--- WHAT THIS TASK INVOLVES ---
Take the line containing "Based on spatial" and all lines after it to the end of the records, and output them exactly.
─── SOURCE RECORDS
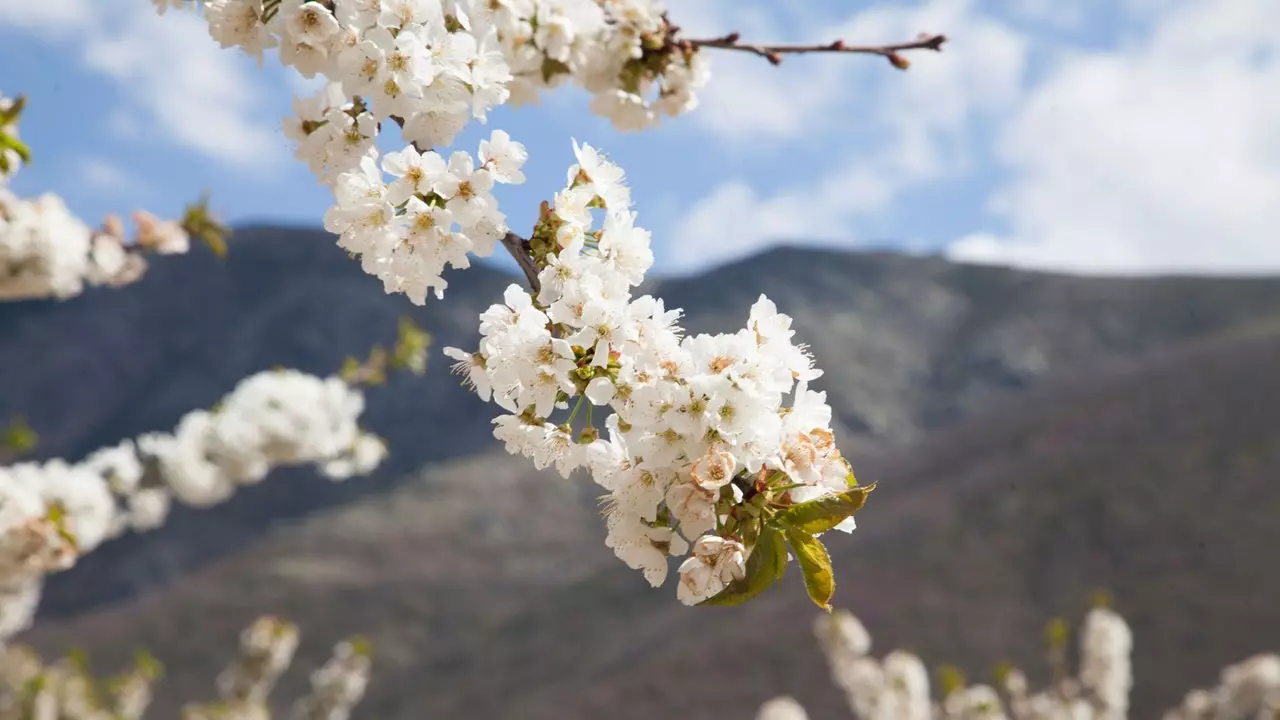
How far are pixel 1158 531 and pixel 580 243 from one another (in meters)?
35.6

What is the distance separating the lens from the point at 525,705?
105 ft

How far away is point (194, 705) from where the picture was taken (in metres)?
7.40

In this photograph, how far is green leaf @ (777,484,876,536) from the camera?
3.98ft

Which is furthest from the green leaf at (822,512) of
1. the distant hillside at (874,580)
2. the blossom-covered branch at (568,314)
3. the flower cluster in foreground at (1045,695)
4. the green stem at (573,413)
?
the distant hillside at (874,580)

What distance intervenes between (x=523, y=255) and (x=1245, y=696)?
8307 mm

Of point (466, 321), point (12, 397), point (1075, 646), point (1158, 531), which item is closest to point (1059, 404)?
point (1158, 531)

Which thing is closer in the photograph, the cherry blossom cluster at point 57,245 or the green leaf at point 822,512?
the green leaf at point 822,512

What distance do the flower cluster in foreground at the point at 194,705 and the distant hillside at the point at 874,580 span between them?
807 inches

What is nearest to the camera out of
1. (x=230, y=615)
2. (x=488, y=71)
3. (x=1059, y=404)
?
(x=488, y=71)

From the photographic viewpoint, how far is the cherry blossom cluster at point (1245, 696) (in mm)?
7301

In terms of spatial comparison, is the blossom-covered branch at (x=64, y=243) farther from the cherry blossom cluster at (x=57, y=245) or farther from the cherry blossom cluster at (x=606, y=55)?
the cherry blossom cluster at (x=606, y=55)

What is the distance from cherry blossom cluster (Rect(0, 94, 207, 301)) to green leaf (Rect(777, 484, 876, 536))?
277 centimetres

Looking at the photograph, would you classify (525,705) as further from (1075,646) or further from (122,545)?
(122,545)

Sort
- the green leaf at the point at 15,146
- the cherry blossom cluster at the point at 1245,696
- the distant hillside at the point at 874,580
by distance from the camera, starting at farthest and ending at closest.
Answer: the distant hillside at the point at 874,580 → the cherry blossom cluster at the point at 1245,696 → the green leaf at the point at 15,146
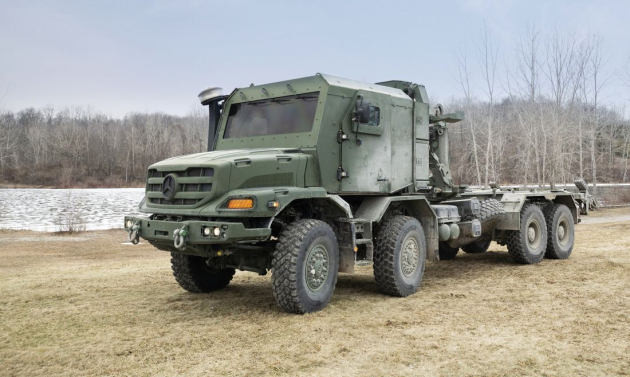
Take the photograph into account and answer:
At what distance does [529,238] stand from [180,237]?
7361 millimetres

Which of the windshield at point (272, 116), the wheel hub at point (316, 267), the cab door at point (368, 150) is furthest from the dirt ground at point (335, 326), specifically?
the windshield at point (272, 116)

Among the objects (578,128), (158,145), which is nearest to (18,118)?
(158,145)

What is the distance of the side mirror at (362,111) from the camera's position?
7434mm

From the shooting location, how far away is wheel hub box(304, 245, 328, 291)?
22.0 ft

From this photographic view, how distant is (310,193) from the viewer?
22.1 ft

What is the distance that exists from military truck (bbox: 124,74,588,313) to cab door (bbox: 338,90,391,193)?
0.02 meters

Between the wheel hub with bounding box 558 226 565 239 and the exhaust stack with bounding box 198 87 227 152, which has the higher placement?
the exhaust stack with bounding box 198 87 227 152

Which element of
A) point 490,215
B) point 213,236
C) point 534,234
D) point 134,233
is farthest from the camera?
point 534,234

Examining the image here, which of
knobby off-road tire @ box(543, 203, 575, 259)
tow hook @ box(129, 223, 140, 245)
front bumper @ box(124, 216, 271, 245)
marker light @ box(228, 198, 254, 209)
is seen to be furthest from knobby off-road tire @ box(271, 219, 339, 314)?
knobby off-road tire @ box(543, 203, 575, 259)

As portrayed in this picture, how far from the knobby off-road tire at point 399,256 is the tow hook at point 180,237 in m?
2.87

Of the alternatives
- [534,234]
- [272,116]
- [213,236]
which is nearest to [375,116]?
[272,116]

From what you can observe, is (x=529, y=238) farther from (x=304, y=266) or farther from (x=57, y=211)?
(x=57, y=211)

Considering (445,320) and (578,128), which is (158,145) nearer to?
(578,128)

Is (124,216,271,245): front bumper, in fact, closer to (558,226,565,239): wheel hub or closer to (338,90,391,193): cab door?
(338,90,391,193): cab door
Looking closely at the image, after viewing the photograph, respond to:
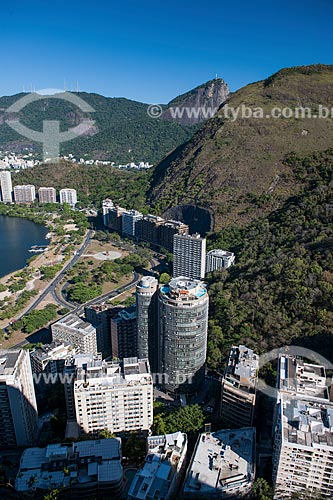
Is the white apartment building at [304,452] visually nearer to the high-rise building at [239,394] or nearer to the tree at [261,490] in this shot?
the tree at [261,490]

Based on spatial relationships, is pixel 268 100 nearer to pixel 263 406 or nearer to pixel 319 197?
pixel 319 197

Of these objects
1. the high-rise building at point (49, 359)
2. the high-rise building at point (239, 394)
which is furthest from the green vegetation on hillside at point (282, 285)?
the high-rise building at point (49, 359)

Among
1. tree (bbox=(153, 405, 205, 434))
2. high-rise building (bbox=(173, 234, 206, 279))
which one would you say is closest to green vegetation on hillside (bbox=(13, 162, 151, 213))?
high-rise building (bbox=(173, 234, 206, 279))

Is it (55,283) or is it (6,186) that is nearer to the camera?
(55,283)

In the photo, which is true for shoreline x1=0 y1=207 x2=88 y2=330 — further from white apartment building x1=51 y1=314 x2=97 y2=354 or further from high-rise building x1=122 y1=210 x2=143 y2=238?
white apartment building x1=51 y1=314 x2=97 y2=354

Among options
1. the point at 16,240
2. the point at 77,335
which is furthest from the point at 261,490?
the point at 16,240

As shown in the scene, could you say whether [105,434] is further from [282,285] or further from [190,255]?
[190,255]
──────
--- COMPLETE OUTPUT ---
Based on spatial relationships, is pixel 268 100 nearer to pixel 263 406 or nearer to pixel 319 197?
pixel 319 197

Of these objects
1. the high-rise building at point (49, 359)
2. the high-rise building at point (239, 394)
which is furthest from the green vegetation on hillside at point (282, 285)?
the high-rise building at point (49, 359)

Among
1. tree (bbox=(153, 405, 205, 434))
2. high-rise building (bbox=(173, 234, 206, 279))
which one would you say is closest to green vegetation on hillside (bbox=(13, 162, 151, 213))?
high-rise building (bbox=(173, 234, 206, 279))

Is it (55,283) or is it (6,186) that is nearer to the camera?
(55,283)

In the photo, which is true for shoreline x1=0 y1=207 x2=88 y2=330 — further from white apartment building x1=51 y1=314 x2=97 y2=354 or further from high-rise building x1=122 y1=210 x2=143 y2=238?
white apartment building x1=51 y1=314 x2=97 y2=354

Among options
1. the point at 16,240
2. the point at 77,335
which is furthest from the point at 261,490?
the point at 16,240

As shown in the scene, could you say whether [105,434] is further from [282,285] or further from [190,255]?
[190,255]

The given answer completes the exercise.